「这位女士,很抱歉唐突了您,请您别介意......」一阵不知所措后,方才质问罗时殷的男人上前,朝她恭敬的鞠了躬,然后领着三人跪了下来。
这个大场面让罗时殷不禁愣了一下。
「如果您觉得生气,可以朝我们发洩怒火。」
罗时殷心神大震,不过是一个小小徽章,就能让他们卑微至此,任打任骂吗?
罗时殷纠结了好一会儿,努力组织着语言,说:「不用了,我没这个心情。时间紧凑,你们帮我扛着江和峯,我要带他回去。」
「是。」三人不疑有他,应了罗时殷的要求之后,其中一人便越过罗时殷,扛起了『昏迷中』的江和峯。
「帮我把他送下楼你们就可以走了。待会儿会有人派车接送,用不着你们。」
「好,我们明白了。」
事情进展的异常顺利,罗时殷却不敢松懈,待三个人按下电梯、送到大厅的时候,一位意想不到的人在这时推门而入。
待看清来人的脸时,罗时殷的眼睛倏地瞪大。
……是傅叔叔?
「你们带着江和峯要去哪?」傅文桀来势汹汹的走了过来,像个暴怒的雄狮般恶狠狠地看着他们。
面对傅文桀的质问,站在最前头的男人不甚在意地耸耸肩,摊开手臂,避重就轻的回答:「您是傅队吧?久仰大名。」
「回答我的问题。你们要带他去哪?」傅文桀不耐烦地蹙起眉。
「不知道您是误会我们什么?他只是昏迷了,我们好心送他去医院而已。您大可不必如此咄咄逼人。」男人如此说着,语气中带着淡淡的不悦。
「那你们把人交给我,我送去就行。」对方看似合理的解释,却不足以说服人,傅文桀根本不信他们。
三人闻言面面相覷,有默契地同时转身看向身后的罗时殷,似乎在等她发话。
罗时殷不由紧张地收紧了拳头,下意识放轻呼吸,强迫自己冷静下来,对眼前的三人说:「他是我们这边的人,可以放心交给他,你们可以走了,剩下的我处理。」
罗时殷的回答出乎意料之外,三个男人不约而同地对视了一眼后,随即毫无怨言的将江和峯交给了傅文桀。

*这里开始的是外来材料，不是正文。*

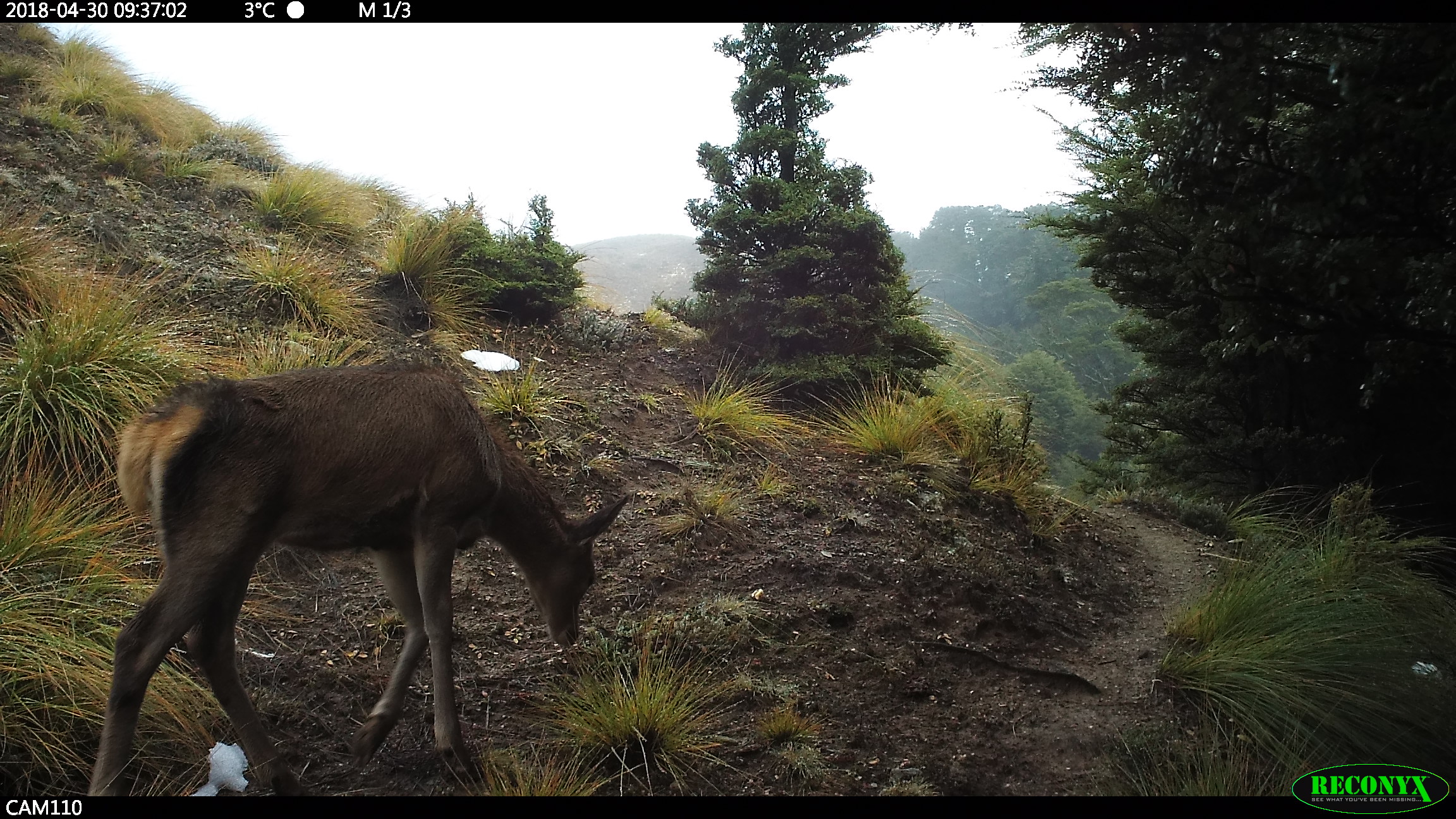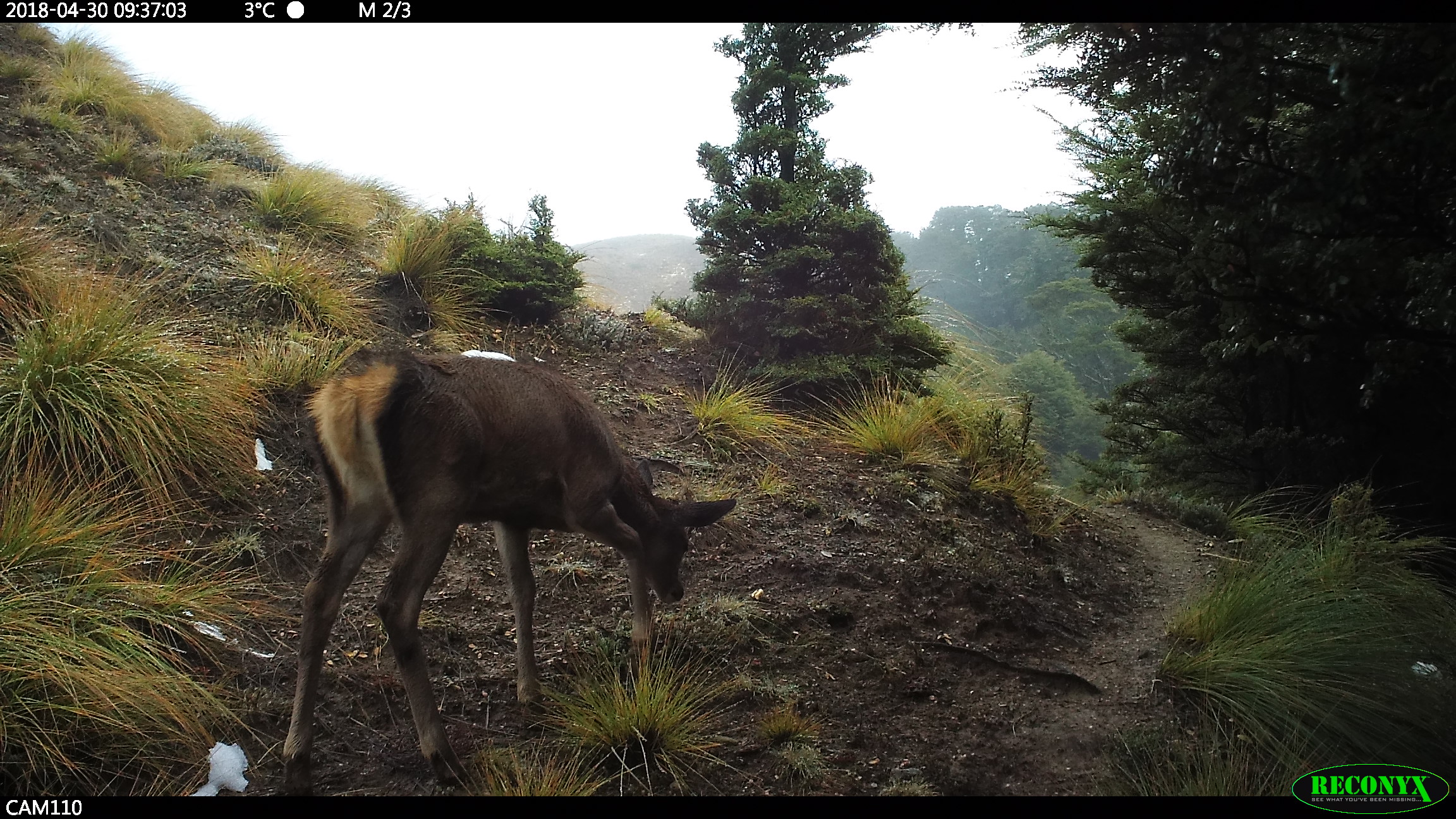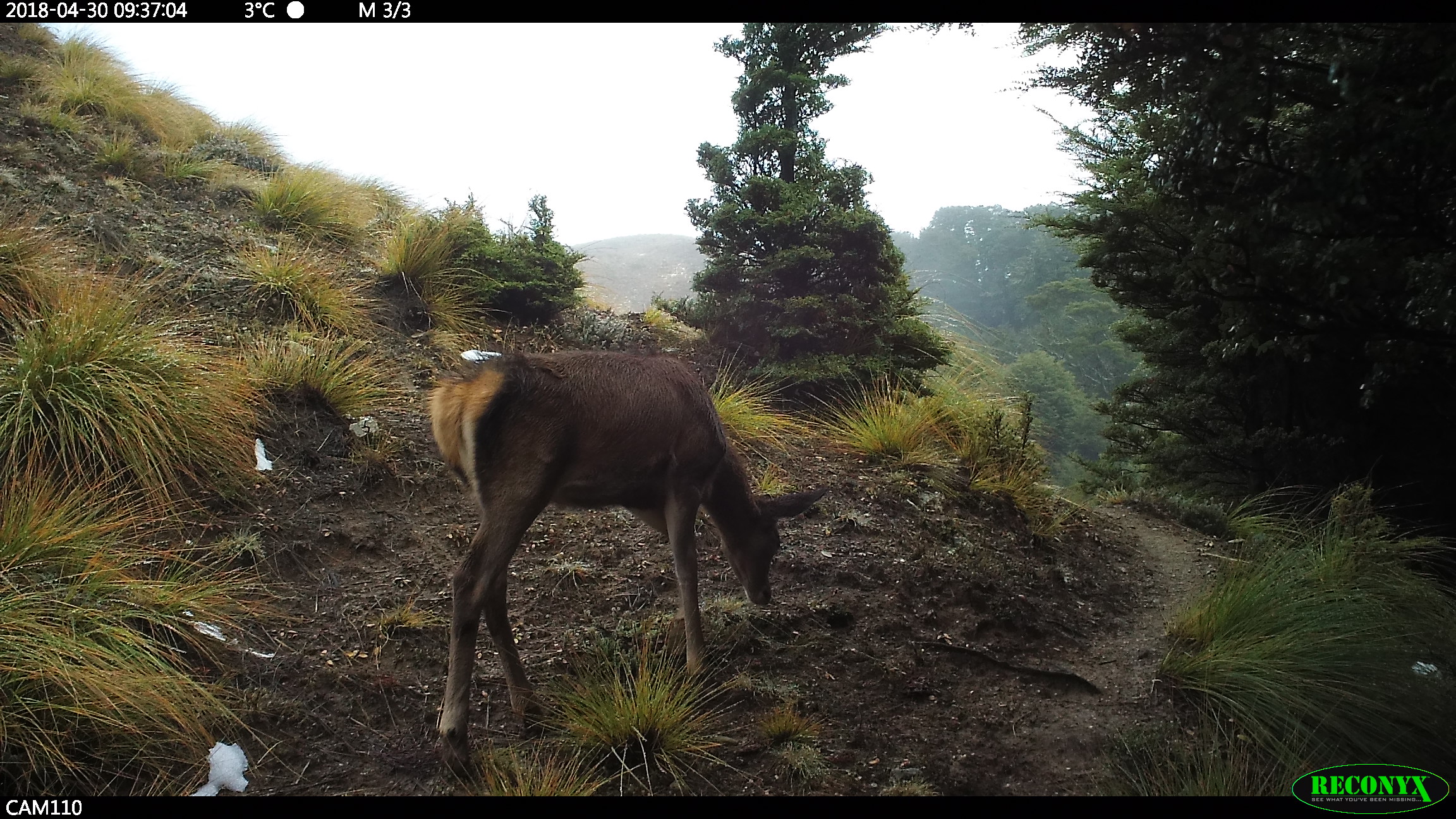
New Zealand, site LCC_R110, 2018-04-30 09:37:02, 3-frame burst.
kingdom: Animalia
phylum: Chordata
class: Mammalia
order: Artiodactyla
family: Cervidae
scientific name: Cervidae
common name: deer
Deer (Cervidae).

三人临走之前,其中一人若有所思地望了罗时殷一眼,然后匆匆离去。
现在的大厅就只剩下她、江和峯与傅文桀三人。
傅文桀带着审视的视线扫过罗时殷,空气中充满令人压抑的氛围。
罗时殷终是受不了傅文桀的注视,将面具拿了下来,说:「傅叔叔,您为什么会在这里?」
「这才是我要问你的。你知不知道,你这样做很危险?」傅文桀从罗时殷开口说话的时候,就已经知道是她了。只是碍于那三人在场他不好发作,只得憋到那些人离开后,才止不住怒气的朝罗时殷发火,「要不是刚好我最近负责的是江和峯他们兄妹俩的案件,否则你们俩怎么被卖了都不知道!」
罗时殷闻言愣了一下,她从来不知道傅文桀手上的案件与那对兄妹有关,心下惊疑不定的同时,慌慌张张的解释着:「……我只是想帮帮他们而已。」
「罗时殷,他们的事情不是你可以随意介入的。你还把自己宝贵的性命如此轻易的置于危险境地,你好好想一想,你死去的父母他们会安心吗?」
傅文桀一提起父母,罗时殷不受控制地红了眼眶,声音有几分哽咽,控诉道:「那些隶神教的人杀死了我的父母,难道我就只能装作什么都不知道吗?」
傅文桀听后顿了一下,后知后觉的反应过来罗时殷话里的意思,神色焦急的说:「……谁告诉你的?」
「傅叔叔,求求您救救我妹妹!」这时,江和峯忽然上前打断两人的谈话,语气带着恳求,「您一定有办法的,对吗?」
从傅文桀一出现后,江和峯就知道这事情还有一线生机。虽然之前不曾见过他的样子,也不知道他的风评......但既然他能不惧怕那些人,与他们叫板,那是不是就代表,有机会用强硬的手段,让那些人交出自己的妹妹?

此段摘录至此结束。